[Written exercise] Your task is to copy every record exactly.

(Records)
..........

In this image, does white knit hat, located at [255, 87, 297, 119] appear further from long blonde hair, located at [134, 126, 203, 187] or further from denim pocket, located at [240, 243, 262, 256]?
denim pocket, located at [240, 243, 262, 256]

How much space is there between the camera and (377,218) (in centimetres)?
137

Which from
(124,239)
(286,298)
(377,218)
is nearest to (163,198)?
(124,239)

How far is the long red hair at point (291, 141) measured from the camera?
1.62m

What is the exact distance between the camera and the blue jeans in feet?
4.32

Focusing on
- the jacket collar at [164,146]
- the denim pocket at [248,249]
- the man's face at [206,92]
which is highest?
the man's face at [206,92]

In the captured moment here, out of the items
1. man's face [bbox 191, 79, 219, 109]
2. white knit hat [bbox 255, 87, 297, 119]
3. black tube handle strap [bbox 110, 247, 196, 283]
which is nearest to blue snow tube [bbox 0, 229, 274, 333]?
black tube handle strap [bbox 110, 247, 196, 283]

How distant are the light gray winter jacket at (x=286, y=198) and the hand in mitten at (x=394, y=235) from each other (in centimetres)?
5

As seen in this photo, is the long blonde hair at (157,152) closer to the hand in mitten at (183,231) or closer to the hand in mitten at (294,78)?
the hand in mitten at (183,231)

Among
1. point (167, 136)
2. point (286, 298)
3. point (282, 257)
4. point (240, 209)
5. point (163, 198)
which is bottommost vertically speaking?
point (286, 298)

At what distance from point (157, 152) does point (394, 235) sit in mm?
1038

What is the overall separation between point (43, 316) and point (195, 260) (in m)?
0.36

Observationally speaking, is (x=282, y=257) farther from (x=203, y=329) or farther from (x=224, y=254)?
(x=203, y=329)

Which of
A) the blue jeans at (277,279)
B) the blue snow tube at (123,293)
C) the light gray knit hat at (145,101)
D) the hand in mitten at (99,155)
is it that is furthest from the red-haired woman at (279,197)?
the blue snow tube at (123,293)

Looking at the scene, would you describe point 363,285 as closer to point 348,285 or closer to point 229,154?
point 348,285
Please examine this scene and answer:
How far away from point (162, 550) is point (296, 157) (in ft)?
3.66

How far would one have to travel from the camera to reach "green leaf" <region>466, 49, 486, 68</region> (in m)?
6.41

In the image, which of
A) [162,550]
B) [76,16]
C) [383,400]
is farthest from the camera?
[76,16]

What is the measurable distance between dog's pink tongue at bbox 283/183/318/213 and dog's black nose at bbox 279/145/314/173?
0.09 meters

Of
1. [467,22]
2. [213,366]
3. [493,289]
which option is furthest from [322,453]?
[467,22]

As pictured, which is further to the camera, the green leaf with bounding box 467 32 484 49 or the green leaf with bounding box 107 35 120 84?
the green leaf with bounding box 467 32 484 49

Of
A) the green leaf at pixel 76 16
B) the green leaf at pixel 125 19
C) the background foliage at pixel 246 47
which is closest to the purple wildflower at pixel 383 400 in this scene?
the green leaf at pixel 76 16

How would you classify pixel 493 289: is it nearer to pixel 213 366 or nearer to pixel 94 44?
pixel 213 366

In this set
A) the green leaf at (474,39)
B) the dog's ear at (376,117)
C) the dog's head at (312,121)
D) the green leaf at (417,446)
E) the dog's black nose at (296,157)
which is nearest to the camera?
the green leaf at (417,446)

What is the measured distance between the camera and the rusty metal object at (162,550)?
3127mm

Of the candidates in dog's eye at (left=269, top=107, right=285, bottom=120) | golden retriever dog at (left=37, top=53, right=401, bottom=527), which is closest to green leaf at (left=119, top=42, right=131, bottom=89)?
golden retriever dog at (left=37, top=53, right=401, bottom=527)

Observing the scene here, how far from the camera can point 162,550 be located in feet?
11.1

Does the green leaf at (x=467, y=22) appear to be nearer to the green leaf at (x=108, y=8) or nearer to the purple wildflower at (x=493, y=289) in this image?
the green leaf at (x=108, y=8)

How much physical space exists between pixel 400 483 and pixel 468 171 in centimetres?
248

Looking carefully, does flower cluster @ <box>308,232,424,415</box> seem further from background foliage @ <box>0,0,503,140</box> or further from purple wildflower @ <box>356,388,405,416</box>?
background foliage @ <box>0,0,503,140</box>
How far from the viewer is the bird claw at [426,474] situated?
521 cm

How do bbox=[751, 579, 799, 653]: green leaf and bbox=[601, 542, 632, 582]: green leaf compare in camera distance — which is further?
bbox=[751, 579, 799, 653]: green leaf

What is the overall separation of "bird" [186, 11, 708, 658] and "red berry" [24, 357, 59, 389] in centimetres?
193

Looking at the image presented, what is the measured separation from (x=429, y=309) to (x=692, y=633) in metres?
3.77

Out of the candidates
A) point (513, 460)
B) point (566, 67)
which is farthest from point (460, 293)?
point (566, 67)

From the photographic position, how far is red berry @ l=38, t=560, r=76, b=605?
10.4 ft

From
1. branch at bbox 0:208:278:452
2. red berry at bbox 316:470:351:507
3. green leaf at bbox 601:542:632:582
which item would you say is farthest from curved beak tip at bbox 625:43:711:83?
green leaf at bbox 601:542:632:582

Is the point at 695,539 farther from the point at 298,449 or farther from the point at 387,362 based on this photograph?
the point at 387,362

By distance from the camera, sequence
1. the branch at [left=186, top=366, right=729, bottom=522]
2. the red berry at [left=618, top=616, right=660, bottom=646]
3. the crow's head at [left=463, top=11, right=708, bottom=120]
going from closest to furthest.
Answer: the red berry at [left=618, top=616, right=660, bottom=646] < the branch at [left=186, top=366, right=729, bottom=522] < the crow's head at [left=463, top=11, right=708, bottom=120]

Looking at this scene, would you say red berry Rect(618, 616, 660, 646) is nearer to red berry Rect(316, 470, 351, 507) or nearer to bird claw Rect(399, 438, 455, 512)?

..........

[Written reply]
In this image, does white knit hat, located at [255, 87, 297, 119] appear further from long blonde hair, located at [134, 126, 203, 187] or further from denim pocket, located at [240, 243, 262, 256]?
denim pocket, located at [240, 243, 262, 256]

How much space is there between the camera and (377,218) (in centimetres)?
137

Which from
(124,239)
(286,298)
(377,218)
is nearest to (163,198)?
(124,239)

How far is the long red hair at point (291, 141) measured from the camera?
1.62m

What is the exact distance between the camera and the blue jeans in feet?
4.32

Focusing on
- the jacket collar at [164,146]
- the denim pocket at [248,249]
- the man's face at [206,92]
which is highest?
the man's face at [206,92]

In the captured moment here, out of the items
1. man's face [bbox 191, 79, 219, 109]
2. white knit hat [bbox 255, 87, 297, 119]
3. black tube handle strap [bbox 110, 247, 196, 283]
which is nearest to blue snow tube [bbox 0, 229, 274, 333]?
black tube handle strap [bbox 110, 247, 196, 283]

How distant are the light gray winter jacket at (x=286, y=198) and the hand in mitten at (x=394, y=235) from each other (in centimetres)?
5

As seen in this photo, is the long blonde hair at (157,152) closer to the hand in mitten at (183,231) or closer to the hand in mitten at (294,78)?
the hand in mitten at (183,231)

Among
1. point (167, 136)
2. point (286, 298)
3. point (282, 257)
4. point (240, 209)
5. point (163, 198)
which is bottommost vertically speaking?
point (286, 298)

At what distance from point (157, 152) does point (394, 235) sit in mm?
1038

What is the overall separation between point (43, 316) and point (195, 260) (in m)?
0.36

Observationally speaking, is (x=282, y=257) farther from (x=203, y=329) or farther from (x=224, y=254)?
(x=203, y=329)

Which of
A) the blue jeans at (277,279)
B) the blue snow tube at (123,293)
C) the light gray knit hat at (145,101)
D) the hand in mitten at (99,155)
is it that is furthest from the red-haired woman at (279,197)?
the blue snow tube at (123,293)

Looking at the scene, would you describe point 363,285 as closer to point 348,285 or closer to point 229,154?
point 348,285
Please examine this scene and answer:
How far away from point (162, 550) is point (296, 157) (in ft)?
3.66

How far would one have to travel from the camera to reach "green leaf" <region>466, 49, 486, 68</region> (in m)?
6.41

In the image, which of
A) [162,550]
B) [76,16]
C) [383,400]
is farthest from the camera?
[76,16]

What is the measurable distance between dog's pink tongue at bbox 283/183/318/213 and dog's black nose at bbox 279/145/314/173?
0.09 meters

Of
1. [467,22]
2. [213,366]
3. [493,289]
which option is furthest from [322,453]?
[467,22]

As pictured, which is further to the camera, the green leaf with bounding box 467 32 484 49 or the green leaf with bounding box 107 35 120 84?
the green leaf with bounding box 467 32 484 49

Of
A) the green leaf at pixel 76 16
B) the green leaf at pixel 125 19
C) the background foliage at pixel 246 47
which is closest to the purple wildflower at pixel 383 400 in this scene?
the green leaf at pixel 76 16

How would you classify pixel 493 289: is it nearer to pixel 213 366 or nearer to pixel 94 44?
pixel 213 366

In this set
A) the green leaf at (474,39)
B) the dog's ear at (376,117)
C) the dog's head at (312,121)
D) the green leaf at (417,446)
E) the dog's black nose at (296,157)
which is nearest to the camera?
the green leaf at (417,446)

What is the measured distance between the camera and the rusty metal object at (162,550)?
3127mm

Of the candidates in dog's eye at (left=269, top=107, right=285, bottom=120) | golden retriever dog at (left=37, top=53, right=401, bottom=527), which is closest to green leaf at (left=119, top=42, right=131, bottom=89)?
golden retriever dog at (left=37, top=53, right=401, bottom=527)

Observing the scene here, how far from the camera can point 162,550 be located in feet?
11.1

Does the green leaf at (x=467, y=22) appear to be nearer to the green leaf at (x=108, y=8) or nearer to the purple wildflower at (x=493, y=289) in this image?
the green leaf at (x=108, y=8)

How much physical space exists between pixel 400 483 and pixel 468 171 in centimetres?
248

Looking carefully, does flower cluster @ <box>308,232,424,415</box> seem further from background foliage @ <box>0,0,503,140</box> or further from purple wildflower @ <box>356,388,405,416</box>?
background foliage @ <box>0,0,503,140</box>
How far from the viewer is the bird claw at [426,474] situated?
521 cm

How do bbox=[751, 579, 799, 653]: green leaf and bbox=[601, 542, 632, 582]: green leaf compare in camera distance — which is further?
bbox=[751, 579, 799, 653]: green leaf

What is the overall separation of "bird" [186, 11, 708, 658] and "red berry" [24, 357, 59, 389] in centimetres?
193

Looking at the image presented, what is the measured separation from (x=429, y=309) to (x=692, y=633) in metres?
3.77

Out of the candidates
A) point (513, 460)
B) point (566, 67)
which is farthest from point (460, 293)?
point (566, 67)

From the photographic position, how far is red berry @ l=38, t=560, r=76, b=605?
10.4 ft

From
1. branch at bbox 0:208:278:452
2. red berry at bbox 316:470:351:507
3. green leaf at bbox 601:542:632:582
which item would you say is farthest from curved beak tip at bbox 625:43:711:83?
green leaf at bbox 601:542:632:582

Is the point at 695,539 farther from the point at 298,449 or farther from the point at 387,362 based on this photograph?
the point at 387,362

By distance from the camera, sequence
1. the branch at [left=186, top=366, right=729, bottom=522]
2. the red berry at [left=618, top=616, right=660, bottom=646]
3. the crow's head at [left=463, top=11, right=708, bottom=120]
going from closest to furthest.
Answer: the red berry at [left=618, top=616, right=660, bottom=646] < the branch at [left=186, top=366, right=729, bottom=522] < the crow's head at [left=463, top=11, right=708, bottom=120]

Looking at this scene, would you say red berry Rect(618, 616, 660, 646) is nearer to red berry Rect(316, 470, 351, 507) or nearer to bird claw Rect(399, 438, 455, 512)?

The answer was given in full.